F Okamoto, BS Allen, GD Buckberg, M Schwaiger, J Leaf, H Bugyi, A Chen, L Yeatman and JV Maloney Jr

This study tests the hypothesis that immediate functional recovery is possible after 2 to 3 hours of regional ischemia by control of the conditions of reperfusion (i.e., total vented bypass) and the composition of the reperfusate (substrate-enriched blood cardioplegic solution) by either central cannulation with thoracotomy or peripheral cannulation without thoracotomy. Total vented bypass could be established successfully in each of 14 experiments (100%) in which the peripheral cannulation method was tested. Regional function (evaluated by ultrasonic crystals in open-chest animals) recovered comparably when substrate-enriched blood cardioplegic solution was given either globally or regionally (46% versus 36%) and total vented bypass was accomplished by either central cannulation or peripheral cannulation technique (i.e., left ventricle decompressed through a transaortic vent catheter, right atrium cannulated through the femoral vein, femoral artery perfusion).
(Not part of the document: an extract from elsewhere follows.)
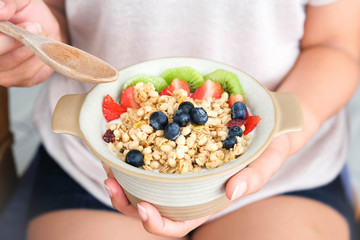Hand of woman holding bowl of fresh strawberry and yogurt .Concept of healthy diet and weight control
In contrast, systolic bulging persisted (-23% control systolic shortening) following normal blood reperfusion in beating, working hearts. Controlled reperfusion (either global or regional) also minimized postischemic edema (81% versus 83% water content, p less than 0.05). The effectiveness of controlled reperfusion (substrate-enriched blood cardioplegic solution during total vented bypass) versus uncontrolled reperfusion (normal blood in beating, working hearts) was assessed also in closed-chest dogs with 3 hours of regional ischemia (i.e., balloon inflation in the left anterior descending coronary artery). Results after controlled reperfusion showed complete recovery of contractility (as shown by echocardiography) at 24 hours, in comparison with only minimal recovery in three of eight dogs receiving uncontrolled reperfusion, and minimal histochemical damage (less than 5% triphenyltetrazolium chloride nonstaining), in comparison with 34% necrosis after uncontrolled reperfusion. These studies suggest that control of the reperfusion conditions and reperfusate composition can be achieved comparably in either the catheterization laboratory or the operating room, and a proposed clinical model for the treatment of patients with acute myocardial infarction is presented for evaluation.